We then compared the antibiotic resistance patterns between the major- and minor-clade strains. There was no significant difference in the median number of antibiotic classes to which strains from the two groups were resistant (5.0 vs. 4.0, p = 0.9576, Figure 3B). Analysis of individual antibiotics showed that most resistance rates were similar between the phylogroups. Both groups exhibited high resistance to ciprofloxacin (93.1% vs. 78.3%, p = 0.1091), trimethoprim/sulfamethoxazole (55.2% vs. 69.6%, p = 0.3147), chloramphenicol (55.2% vs. 65.2%, p = 0.4621), and florfenicol (55.2% vs. 65.2%, p = 0.4621); moderate resistance to gentamicin (39.6% vs. 17.4%, p = 0.0696); and relative sensitivity to amikacin (12.1% vs. 4.3%, p = 0.4293), meropenem (1.7% vs. 0%, p = 0.9999), tigecycline (1.7% vs. 0%, p = 0.9999), and colistin (3.4% vs. 4.3%, p = 0.9999; Figure 3C). Notable exceptions included the significantly higher resistance in the major-clade strains to ceftriaxone (96.6% vs. 60.9%, p < 0.0001), ceftazidime (58.6% vs. 26.1%, p = 0.013), cefotaxime (93.1% vs. 60.9%, p = 0.0011), and amoxicillin/clavulanic acid (81.0% vs. 43.5%, p = 0.0023). Conversely, the minor-clade strains exhibited significantly higher resistance to tetracycline (95.7% vs. 58.6%, p = 0.0010; Figure 3C).

3.4. APEC Genomes Harbor Diverse Antibiotic Resistance Genes

To investigate the genetic determinants of antibiotic resistance, we screened all the sequenced genomes for antibiotic resistance genes (ARGs) and for point mutations in three chromosomal genes (gyrA, parC, and parE). In total, we identified 54 ARGs and point mutations potentially conferring resistance to 10 antibiotic classes (Figure 4). Notably, every genome harbored four or more ARGs. For fluoroquinolone, high-frequency mutations were found in gyrA (96.3%, 78/81), parC (90.1%, 73/81), and parE (32.1%, 26/81). Two fluoroquinolone resistance genes, oqxAB and qnrS1, were also detected in 27.2% (22/81) and 4.1% (5/81) of the strains, respectively. β-lactamase genes were the most abundant resistance determinants.
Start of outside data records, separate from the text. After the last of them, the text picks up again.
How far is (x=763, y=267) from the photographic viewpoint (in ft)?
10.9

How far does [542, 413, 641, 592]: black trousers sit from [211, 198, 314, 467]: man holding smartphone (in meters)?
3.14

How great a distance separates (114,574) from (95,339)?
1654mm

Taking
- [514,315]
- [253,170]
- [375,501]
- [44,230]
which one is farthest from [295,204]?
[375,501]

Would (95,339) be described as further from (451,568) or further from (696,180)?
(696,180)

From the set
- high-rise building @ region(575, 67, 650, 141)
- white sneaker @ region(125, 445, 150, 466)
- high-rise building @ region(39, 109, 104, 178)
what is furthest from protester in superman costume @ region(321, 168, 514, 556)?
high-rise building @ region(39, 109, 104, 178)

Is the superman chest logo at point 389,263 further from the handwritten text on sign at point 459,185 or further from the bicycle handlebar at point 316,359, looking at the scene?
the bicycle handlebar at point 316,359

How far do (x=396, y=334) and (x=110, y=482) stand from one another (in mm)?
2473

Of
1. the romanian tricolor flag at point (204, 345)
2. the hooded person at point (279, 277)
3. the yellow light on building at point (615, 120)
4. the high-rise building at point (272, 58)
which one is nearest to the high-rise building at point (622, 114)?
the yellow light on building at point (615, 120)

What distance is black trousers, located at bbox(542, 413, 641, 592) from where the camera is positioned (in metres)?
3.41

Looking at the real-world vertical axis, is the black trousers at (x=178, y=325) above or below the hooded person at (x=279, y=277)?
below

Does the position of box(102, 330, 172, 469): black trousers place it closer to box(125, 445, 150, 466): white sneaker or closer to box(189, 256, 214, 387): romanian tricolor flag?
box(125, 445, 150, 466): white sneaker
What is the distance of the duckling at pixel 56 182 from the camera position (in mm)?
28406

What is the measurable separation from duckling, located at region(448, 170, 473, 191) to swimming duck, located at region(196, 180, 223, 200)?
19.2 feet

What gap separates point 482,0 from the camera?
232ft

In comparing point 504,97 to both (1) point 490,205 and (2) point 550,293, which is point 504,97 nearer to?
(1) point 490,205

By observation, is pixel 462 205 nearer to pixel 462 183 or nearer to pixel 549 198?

We detected 16 β-lactamase gene types across the 81 strains, with blaTEM-1B being the most prevalent (40.7%, 33/81). Notably, nine extended-spectrum β-lactamase (ESBL) genes conferring resistance to third- and fourth-generation cephalosporins were identified in 75.3% (61/81) of the isolates. The individual ESBL genes with prevalence above 5% included blaCTX-M-65 (35.8%, 29/81), blaCTX-M-55 (17.3%, 14/81), blaCTX-M-14 (16.0%, 13/81), and blaCTX-M-123 (7.4%, 6/81). The tetracycline resistance genes tet(A) and tet(B) were detected in 49.4% (40/81) and 21.0% (17/81) of the strains, respectively. Among the five florfenicol resistance genes, floR was the most prevalent (53.1%, 43/81), followed by catB3 (13.6%, 11/81) and catA1 (12.3%, 10/81); the remaining florfenicol genes each occurred in fewer than 5% of strains. The sulfonamide resistance gene sul2 was encoded by 60.5% (49/81) of isolates. Of the 15 aminoglycoside resistance genes detected, 9 were present in more than 5% of strains, with aph(3″)-Ib and aph(6)-Id being the most common (both 49.4%, 40/81). The colistin resistance gene mcr-1.1 was identified in 2.5% (2/81) of isolates. In addition, two fosfomycin resistance genes and four macrolide resistance genes were detected among the sequenced strains.
Differences in the repertoire and/or prevalence of β-lactam and tetracycline resistance genes were observed between the major and minor phylogroups, potentially underlying their divergent antibiotic resistance profiles. For example, the ESBL-encoding genes blaCTX-M-123, blaCMY-2, blaCTX-M-64, blaCTX-M-122, and blaCTX-M-137 were exclusively detected in the major phylogroups (Figure 5A). Conversely, tet(A) showed significantly higher prevalence in the minor phylogroups compared to the major phylogroups (73.9% vs. 39.7%, p = 0.0069), corroborating the results from the antibiotic susceptibility testing (Figure 5B). In addition, although the detection rates of certain resistance genes differed between the main and minor phylogroups, complementary changes in the resistance genes within the same functional category may have counteracted the effects of single genes, leading to no significant differences in the resistance phenotypes between the two groups. For instance, parE mutations associated with fluoroquinolone resistance were detected at higher rates in the main clade, while oqxAB showed lower detection rates in the main clade compared to the minor clade (Figure 5C). Regarding aminoglycoside resistance, the aph(3′)-Ia gene had a higher detection rate in the main clade, whereas ant(3″)-Ia was more prevalent in the minor clade (Figure 5D).

4. Discussion

APEC is the primary pathogen causing avian colibacillosis, with its high mortality rate and decline in production performance imposing significant economic losses on the global poultry industry. Epidemiological surveillance reveals notable regional heterogeneity in APEC infection rates (9.52–36.73%) [2]. As the world’s largest poultry producer, China’s epidemiological characteristics and antimicrobial resistance evolution trends in terms of APEC remain incompletely elucidated. To address this, this study focused on core breeding regions in eastern China (Shandong and surrounding provinces), isolating 81 APEC strains from typical cases between 2008 and 2023. Through whole-genome sequencing combined with phenomics analysis, we systematically characterized their genetic evolution, virulence traits, and resistance transmission risks.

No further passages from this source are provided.